U-statistics of growing order and sub-Gaussian mean estimators with sharp constants

TL;DR

This paper introduces a new permutation-invariant median of means estimator with near-optimal deviation guarantees for distributions with more than 2.62 moments, based on novel deviation inequalities for growing-order U-statistics.

Contribution

It develops deviation inequalities for U-statistics of growing order and proposes an improved median of means estimator with sharp constants under certain moment conditions.

Findings

Estimator achieves near-optimal deviation bounds

Deviation inequalities for U-statistics of increasing order

Potential improvements for algorithms using median of means

Abstract

This paper addresses the following question: given a sample of i.i.d. random variables with finite variance, can one construct an estimator of the unknown mean that performs nearly as well as if the data were normally distributed? One of the most popular examples achieving this goal is the median of means estimator.
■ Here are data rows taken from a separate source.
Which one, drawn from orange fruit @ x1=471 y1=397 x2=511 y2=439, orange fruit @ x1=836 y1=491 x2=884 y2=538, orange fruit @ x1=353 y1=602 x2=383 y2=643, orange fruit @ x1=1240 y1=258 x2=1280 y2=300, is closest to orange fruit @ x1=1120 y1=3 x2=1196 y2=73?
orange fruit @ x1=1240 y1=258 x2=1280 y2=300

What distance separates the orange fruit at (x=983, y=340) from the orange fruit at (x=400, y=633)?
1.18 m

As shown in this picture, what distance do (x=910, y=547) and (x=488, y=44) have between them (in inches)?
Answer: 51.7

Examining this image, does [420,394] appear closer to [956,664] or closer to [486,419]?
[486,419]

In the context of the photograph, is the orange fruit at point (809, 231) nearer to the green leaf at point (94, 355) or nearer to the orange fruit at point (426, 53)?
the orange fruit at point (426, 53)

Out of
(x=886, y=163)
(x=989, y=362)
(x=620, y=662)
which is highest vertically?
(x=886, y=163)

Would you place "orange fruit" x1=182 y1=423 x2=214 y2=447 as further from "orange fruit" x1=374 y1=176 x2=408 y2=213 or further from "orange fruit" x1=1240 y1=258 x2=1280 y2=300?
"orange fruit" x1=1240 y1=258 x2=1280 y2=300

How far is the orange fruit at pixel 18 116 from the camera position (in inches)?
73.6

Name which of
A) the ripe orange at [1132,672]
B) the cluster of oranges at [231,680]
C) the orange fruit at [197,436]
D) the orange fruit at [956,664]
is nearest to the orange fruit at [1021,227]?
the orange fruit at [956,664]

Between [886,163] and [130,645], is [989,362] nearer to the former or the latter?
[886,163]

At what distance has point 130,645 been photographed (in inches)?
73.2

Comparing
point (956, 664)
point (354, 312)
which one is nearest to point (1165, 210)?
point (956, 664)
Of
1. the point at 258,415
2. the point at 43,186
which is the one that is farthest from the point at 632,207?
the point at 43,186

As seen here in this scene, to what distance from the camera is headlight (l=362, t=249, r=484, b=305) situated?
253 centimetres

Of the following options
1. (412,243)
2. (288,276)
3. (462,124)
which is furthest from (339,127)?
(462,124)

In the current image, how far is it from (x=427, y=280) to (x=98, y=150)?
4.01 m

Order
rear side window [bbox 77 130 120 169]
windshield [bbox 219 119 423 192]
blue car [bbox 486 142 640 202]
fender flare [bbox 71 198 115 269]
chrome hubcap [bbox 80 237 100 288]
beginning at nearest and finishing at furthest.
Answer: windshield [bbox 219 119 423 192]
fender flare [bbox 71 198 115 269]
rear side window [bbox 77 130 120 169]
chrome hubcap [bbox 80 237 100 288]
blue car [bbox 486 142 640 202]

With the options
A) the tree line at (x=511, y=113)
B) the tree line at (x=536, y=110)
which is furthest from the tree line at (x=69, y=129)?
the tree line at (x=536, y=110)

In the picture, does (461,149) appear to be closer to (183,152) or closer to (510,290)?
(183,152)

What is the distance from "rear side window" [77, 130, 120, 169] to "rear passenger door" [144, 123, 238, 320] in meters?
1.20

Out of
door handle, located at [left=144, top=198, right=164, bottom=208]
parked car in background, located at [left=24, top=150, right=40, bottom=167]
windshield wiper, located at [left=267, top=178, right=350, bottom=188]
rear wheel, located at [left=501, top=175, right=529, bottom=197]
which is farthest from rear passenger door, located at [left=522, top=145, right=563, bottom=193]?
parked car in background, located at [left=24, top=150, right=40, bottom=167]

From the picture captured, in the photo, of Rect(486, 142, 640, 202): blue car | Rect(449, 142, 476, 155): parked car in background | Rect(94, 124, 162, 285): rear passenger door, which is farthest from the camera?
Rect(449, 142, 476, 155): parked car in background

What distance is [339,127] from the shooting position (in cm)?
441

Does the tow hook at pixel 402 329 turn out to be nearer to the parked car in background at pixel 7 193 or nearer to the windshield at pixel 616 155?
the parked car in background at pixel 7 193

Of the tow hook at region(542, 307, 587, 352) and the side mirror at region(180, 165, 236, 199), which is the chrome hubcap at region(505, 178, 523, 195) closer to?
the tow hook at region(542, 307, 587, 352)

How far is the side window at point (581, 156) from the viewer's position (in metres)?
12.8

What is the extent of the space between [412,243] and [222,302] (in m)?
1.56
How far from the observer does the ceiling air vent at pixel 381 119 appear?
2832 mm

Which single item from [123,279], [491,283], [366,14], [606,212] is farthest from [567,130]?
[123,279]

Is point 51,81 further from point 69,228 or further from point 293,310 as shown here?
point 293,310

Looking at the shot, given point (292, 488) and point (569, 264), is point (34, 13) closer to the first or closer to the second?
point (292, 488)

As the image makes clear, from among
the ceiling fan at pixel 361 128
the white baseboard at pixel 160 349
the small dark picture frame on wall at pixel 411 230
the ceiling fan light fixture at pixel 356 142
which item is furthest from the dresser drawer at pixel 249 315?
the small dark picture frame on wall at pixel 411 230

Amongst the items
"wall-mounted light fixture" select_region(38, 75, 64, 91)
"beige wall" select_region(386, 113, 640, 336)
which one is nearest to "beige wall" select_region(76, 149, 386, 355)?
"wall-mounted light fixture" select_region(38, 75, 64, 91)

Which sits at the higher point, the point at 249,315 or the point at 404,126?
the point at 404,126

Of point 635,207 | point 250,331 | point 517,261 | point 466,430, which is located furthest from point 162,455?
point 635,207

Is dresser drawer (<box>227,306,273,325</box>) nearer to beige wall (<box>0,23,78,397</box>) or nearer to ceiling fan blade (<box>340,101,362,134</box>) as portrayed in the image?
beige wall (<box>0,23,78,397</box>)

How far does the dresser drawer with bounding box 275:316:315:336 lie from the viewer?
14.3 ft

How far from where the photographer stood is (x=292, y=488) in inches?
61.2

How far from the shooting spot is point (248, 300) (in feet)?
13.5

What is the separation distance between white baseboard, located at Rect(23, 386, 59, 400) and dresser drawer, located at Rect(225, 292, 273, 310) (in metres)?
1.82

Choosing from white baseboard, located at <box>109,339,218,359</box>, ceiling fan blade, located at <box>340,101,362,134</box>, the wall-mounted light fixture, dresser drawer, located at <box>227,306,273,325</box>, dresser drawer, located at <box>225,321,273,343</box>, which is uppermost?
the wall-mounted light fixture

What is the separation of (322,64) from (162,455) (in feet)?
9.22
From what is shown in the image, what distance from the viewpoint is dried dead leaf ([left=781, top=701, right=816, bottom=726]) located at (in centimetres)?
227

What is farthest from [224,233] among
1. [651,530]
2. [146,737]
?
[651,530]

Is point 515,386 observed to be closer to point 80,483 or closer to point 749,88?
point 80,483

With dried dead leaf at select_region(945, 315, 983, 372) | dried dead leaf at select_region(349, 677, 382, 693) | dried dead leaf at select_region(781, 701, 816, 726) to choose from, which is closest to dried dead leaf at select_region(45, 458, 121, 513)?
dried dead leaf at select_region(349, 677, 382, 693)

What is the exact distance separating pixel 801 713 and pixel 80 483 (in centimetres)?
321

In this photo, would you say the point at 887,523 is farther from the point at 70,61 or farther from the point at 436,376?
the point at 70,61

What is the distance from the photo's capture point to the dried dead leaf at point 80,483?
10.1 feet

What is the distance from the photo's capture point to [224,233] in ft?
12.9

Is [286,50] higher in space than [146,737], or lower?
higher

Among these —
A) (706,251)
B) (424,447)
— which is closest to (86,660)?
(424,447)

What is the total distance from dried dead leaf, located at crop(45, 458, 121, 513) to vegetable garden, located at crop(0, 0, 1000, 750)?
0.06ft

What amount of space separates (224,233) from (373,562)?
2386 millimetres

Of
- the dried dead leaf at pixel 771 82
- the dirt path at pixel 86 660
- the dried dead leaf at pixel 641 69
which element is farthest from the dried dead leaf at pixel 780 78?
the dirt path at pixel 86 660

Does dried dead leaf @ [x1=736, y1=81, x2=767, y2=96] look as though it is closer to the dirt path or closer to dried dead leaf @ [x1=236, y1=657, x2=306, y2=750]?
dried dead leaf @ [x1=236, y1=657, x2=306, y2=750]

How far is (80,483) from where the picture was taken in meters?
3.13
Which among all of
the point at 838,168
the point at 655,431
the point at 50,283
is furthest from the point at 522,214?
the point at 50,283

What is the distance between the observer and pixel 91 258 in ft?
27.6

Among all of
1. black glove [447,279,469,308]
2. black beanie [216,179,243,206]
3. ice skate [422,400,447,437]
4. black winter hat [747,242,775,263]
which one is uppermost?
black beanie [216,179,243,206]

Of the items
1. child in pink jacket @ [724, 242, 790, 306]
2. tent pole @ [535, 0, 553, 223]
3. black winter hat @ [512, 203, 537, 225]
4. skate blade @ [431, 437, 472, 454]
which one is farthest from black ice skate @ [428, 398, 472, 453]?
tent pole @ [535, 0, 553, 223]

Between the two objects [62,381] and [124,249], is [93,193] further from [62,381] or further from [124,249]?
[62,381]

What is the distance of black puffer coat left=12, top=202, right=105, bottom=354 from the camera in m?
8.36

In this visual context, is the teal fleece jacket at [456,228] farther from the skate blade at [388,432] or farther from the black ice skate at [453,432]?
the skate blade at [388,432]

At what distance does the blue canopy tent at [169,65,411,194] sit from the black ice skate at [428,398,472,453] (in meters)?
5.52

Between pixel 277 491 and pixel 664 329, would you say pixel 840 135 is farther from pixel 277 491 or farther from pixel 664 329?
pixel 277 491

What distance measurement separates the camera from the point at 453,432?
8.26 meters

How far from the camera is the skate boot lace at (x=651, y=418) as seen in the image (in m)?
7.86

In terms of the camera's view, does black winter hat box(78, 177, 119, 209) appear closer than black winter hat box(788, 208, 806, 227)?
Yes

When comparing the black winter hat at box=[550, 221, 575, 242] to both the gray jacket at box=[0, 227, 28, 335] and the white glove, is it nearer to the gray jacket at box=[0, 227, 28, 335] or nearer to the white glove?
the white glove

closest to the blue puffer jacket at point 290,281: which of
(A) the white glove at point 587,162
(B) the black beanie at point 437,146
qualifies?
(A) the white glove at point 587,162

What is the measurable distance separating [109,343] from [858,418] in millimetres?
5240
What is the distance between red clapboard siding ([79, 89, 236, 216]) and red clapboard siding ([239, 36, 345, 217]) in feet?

However, it is inefficient in a sense that the constants in the resulting bounds are suboptimal. We show that a permutation-invariant modification of the median of means estimator admits deviation guarantees that are sharp up to $1+o(1)$ factor if the underlying distribution possesses more than $\frac{3+\sqrt{5}}{2}\approx 2.62$ moments and is absolutely continuous with respect to the Lebesgue measure. This result yields potential improvements for a variety of algorithms that rely on the median of means estimator as a building block. At the core of our argument is are the new deviation inequalities for the U-statistics of order that is allowed to grow with the sample size, a result that could be of independent interest.